The following day Iraqi fighter jets circled the town for five hours, releasing a mixture of toxic gases.

Kurdish fighters who came down from the hills alerted foreign journalists, who soon arrived at the scene.

By 23 March the first images were broadcast on Iranian television, showing images of streets scattered with corpses.

Not the slightest stir, not a cry, not a movement: Halabja... seems frozen, immobilised in a deep sleep, while canons thunder in the distance
-AFP reporter Michel Leclerq

An AFP special envoy, Michel Leclerq, described the horror in a story filed on 1 April.

"Not the slightest stir, not a cry, not a movement: Halabja ... seems frozen, immobilised in a deep sleep, while canons thunder in the distance," the report says.

The "houses remain standing, the stores are full" but "no soul lives here since Iraqi planes released their deadly poison". 

A Belgian-Dutch team from Medecins Sans Frontieres (MSF), the first foreign medical mission to reach Halabja, confirms the use of mustard gas and probably of cyanide.

"Our conclusion is clear: the civilian population was gassed," it says.

Survivors fight for justice

As a teenager Kamal Jalal saw two of his sisters killed when Saddam Hussein's forces launched the deadly gas attack on Halabja.

Three decades later, at the age of 47, he remains reliant on a machine to help him breathe and is still waiting for compensation for a massacre that became a byword for brutality.

"The doctors told me that I lost 75 percent of my lungs," he told AFP as he sat in his small home just metres from a memorial overlooking the town commemorating the massacre.

Like many of the thousands of people gassed in Halabja, Jalal was hopitalised in Iran, which lies just a dozen kilometres away.

For him - and others who got treatment in Europe paid for by Kurdish authorities - the recent fight against Islamic State militants that wracked the region meant they struggled to travel to get the care they need.

After Saddam Hussein's ouster in the wake of the 2003 US-led invasion of Iraq, the long-time dictator eventually faced trial for the killings of an estimated 180,000 in the Anfal campaign against the Kurds.

But he was hanged in 2006 on another conviction before a court could officially find him guilty of carrying out a "genocide" against the Kurds.

Four years later Saddam's cousin General Ali Hassan al-Majid, known as "Chemical Ali", was executed for ordering poisonous gas attacks, including against Halabja.

Back in Halabja Arass, Abed is spearheading the fight by survivors for compensation.

The 48-year-old is the only member of his family to have survived the attack and founded an association representing victims and their loved ones.

"The Iraqi supreme court ruled that the chemical attack on Halabja was a war crime and genocide," he told AFP.

"The government in Baghdad needs to compensate the victims and the town as a whole."

Poisonous legacy

The local government of the autonomous Kurdistan region which controls Halabja did promise land for some 1,000 families impacted by the tragedy.

"Thirty years after the attack at least 200 families have still not received their land."

Abderrahman Abderrahim lost 48 members of his family in the attack.

But the former environment minister in the Kurdish authorities says that day was only the beginning of the problems.

"Up until today there is still residue from the gas that spread over the city, unexploded shells can be found under the foundations of recently constructed buildings," he said.

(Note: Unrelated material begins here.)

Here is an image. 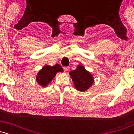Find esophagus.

Worse, he adds, pollution has also spread to "fields around the town" which relies on agriculture as one of its main resources.

And the attack keeps on taking a toll on new generations.

"Every year in the census in Kurdistan, Halabja is the area where the largest number of cancer patients is registered", he says.

"There are also a significant number of newborns with complications and birth defects."